Pourquoi la vidéo de cours en ligne marque si mal
Les cours en ligne ont un problème d’achèvement, et il n’est pas subtil. Sur les grandes plateformes de MOOC, le taux d’achèvement reste sous les 10 % ; certaines analyses le placent autour de 5-6 % pour les inscriptions gratuites. On s’inscrit, on regarde deux modules, et on s’évapore.

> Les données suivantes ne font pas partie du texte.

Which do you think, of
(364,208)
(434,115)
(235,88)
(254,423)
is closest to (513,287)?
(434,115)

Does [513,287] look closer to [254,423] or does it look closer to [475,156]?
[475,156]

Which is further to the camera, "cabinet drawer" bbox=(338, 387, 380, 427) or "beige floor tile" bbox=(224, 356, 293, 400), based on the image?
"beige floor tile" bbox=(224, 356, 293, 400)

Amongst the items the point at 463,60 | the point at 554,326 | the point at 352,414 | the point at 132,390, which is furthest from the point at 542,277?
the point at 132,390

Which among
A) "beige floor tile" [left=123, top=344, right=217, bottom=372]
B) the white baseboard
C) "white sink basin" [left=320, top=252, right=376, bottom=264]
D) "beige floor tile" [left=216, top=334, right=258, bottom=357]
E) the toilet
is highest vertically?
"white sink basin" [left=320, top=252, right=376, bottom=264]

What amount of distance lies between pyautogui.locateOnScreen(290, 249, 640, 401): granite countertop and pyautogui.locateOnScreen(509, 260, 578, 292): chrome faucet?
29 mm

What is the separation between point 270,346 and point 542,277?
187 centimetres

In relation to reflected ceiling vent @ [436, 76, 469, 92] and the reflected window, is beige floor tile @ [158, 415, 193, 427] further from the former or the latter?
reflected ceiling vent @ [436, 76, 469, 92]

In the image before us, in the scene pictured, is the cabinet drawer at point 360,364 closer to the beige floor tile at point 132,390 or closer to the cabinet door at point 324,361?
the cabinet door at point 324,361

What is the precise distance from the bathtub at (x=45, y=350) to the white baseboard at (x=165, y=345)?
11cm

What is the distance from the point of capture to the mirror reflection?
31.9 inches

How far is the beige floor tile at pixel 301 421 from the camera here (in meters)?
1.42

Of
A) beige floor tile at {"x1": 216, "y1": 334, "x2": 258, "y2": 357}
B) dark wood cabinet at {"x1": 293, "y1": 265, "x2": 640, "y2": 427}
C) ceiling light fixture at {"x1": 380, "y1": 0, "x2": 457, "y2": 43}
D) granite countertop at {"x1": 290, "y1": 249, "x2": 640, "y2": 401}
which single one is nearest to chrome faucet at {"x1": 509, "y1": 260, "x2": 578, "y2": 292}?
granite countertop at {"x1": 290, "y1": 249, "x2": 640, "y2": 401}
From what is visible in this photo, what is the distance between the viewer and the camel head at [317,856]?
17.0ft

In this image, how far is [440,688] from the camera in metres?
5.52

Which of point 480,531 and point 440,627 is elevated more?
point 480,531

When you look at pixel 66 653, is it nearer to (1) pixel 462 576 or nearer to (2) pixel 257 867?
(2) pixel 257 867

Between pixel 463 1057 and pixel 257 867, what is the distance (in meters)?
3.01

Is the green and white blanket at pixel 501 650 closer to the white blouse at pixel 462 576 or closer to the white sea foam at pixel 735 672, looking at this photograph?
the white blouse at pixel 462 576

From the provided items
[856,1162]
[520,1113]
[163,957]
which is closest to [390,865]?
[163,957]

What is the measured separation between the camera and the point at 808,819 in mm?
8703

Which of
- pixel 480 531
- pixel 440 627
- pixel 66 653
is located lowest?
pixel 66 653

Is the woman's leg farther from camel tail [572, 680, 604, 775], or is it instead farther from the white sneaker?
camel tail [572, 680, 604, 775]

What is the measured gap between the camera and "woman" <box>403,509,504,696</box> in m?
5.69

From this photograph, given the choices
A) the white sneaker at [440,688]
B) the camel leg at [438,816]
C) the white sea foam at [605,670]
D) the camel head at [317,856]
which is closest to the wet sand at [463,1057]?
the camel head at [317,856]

Une partie tient à la motivation. Mais un gros morceau est mécanique, et c’est précisément ce morceau que la transcription répare. Une étude de référence portant sur 6,9 millions de sessions de visionnage a montré que l’engagement avec la vidéo de cours s’effondre au bout de 6 minutes, quelle que soit la durée de la vidéo. Un cours de 40 minutes perd donc la majorité à la sixième minute, et le formateur ignore lequel des 34 restantes vous avez raté. Vous aussi, jusqu’au quiz.
Puis le problème de retrouver. Vous vous souvenez que le formateur a dit quelque chose d’important sur, disons, la régularisation — mais où ? Quelle vidéo, quelle minute ? En vidéo, chercher c’est faire glisser. En texte, c’est Ctrl+F.
- <10 %
- Taux d'achèvement typique d'un MOOC
- 6 min
- Moment où l'attention à la vidéo s'effondre
- ~36 000
- Mots parlés dans un cours vidéo de 4 heures
- 90+
- Langues prises en charge par la transcription
Udemy à elle seule héberge plus de 250 000 cours ; Coursera revendique plus de 142 millions d’apprenants inscrits ; edX dépasse les 80 millions. C’est une montagne énorme de contenu que personne ne peut revoir. Ceux qui en tirent de la valeur sont ceux qui ont cessé de traiter « regarder la vidéo » comme le livrable.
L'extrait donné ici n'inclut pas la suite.